English Language class - Lunar New Year Menu Recipe Project
Since the Lunar New Year is about to come, we had a discussion about how different countries celebrate the new year around this time. To help out with the Perkiomen Lunar New Year dinner tradition, students were asked to pick one cuisine that they really wanted to have for the dinner and they had to make sure their cuisines were culturally appropriate and budget wise. Besides, students researched online about the recipes for their cuisines and modified them based on their home recipes. They had a fantastic time figuring out how to translate ingredients' names and cooking methods from their native languages to English. Some of them also reached out to their parents and grandparents for supports.
English Language class - Film lessons
We have film lessons from time to time and students love it. I begin the class by asking them a question that is somewhat related to the topic or theme of the film. Then, students study the target vocabulary and expressions and have a group discussion to help them better understand the theme. Finally, we watch the short film and discuss our predictions of the story, the message of the film, and other higher-level thinking questions, such as "What makes us different from each other?" and "Why should we treasure every single minute of our life?".

**Dataset section**
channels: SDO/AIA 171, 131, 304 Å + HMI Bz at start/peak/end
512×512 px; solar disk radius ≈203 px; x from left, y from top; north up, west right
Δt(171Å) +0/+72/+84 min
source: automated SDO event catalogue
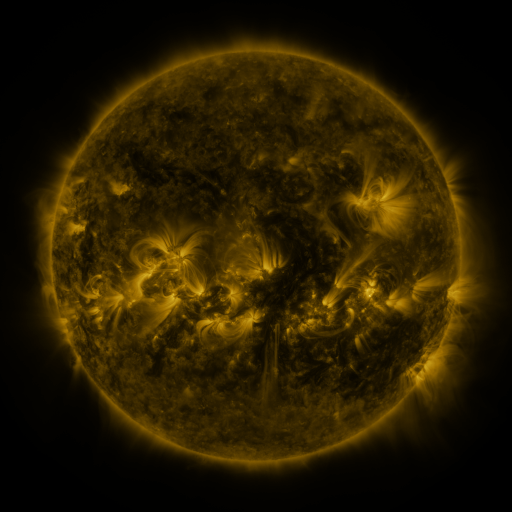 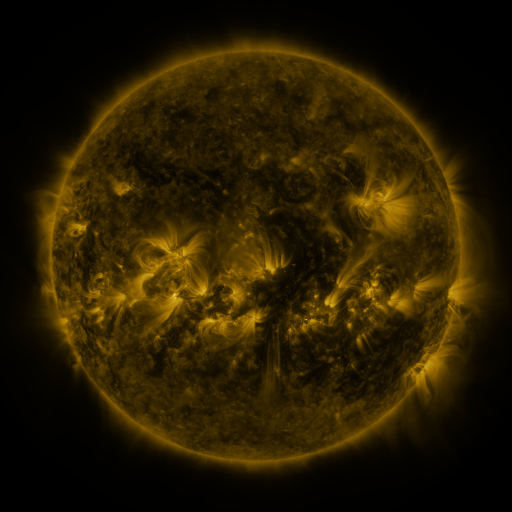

**Actions to take**
a – In the class-activities passage, repeat the text from "English Language class - Lunar" up to and including "grandparents for supports.", replacing "Perkiomen" with "school".
b – Answer these questions using the class-activities passage.
(i) What two things did students have to make sure were true of their chosen cuisines?
(ii) Whom did some students reach out to for support?
(iii) How does the teacher begin a film lesson?

**Answers for the exercise**
a –
English Language class - Lunar New Year Menu Recipe Project
Since the Lunar New Year is about to come, we had a discussion about how different countries celebrate the new year around this time. To help out with the school Lunar New Year dinner tradition, students were asked to pick one cuisine that they really wanted to have for the dinner and they had to make sure their cuisines were culturally appropriate and budget wise. Besides, students researched online about the recipes for their cuisines and modified them based on their home recipes. They had a fantastic time figuring out how to translate ingredients' names and cooking methods from their native languages to English. Some of them also reached out to their parents and grandparents for supports.

b –
(i) That the cuisines were culturally appropriate and budget wise.
(ii) Their parents and grandparents.
(iii) By asking the students a question that is somewhat related to the topic or theme of the film.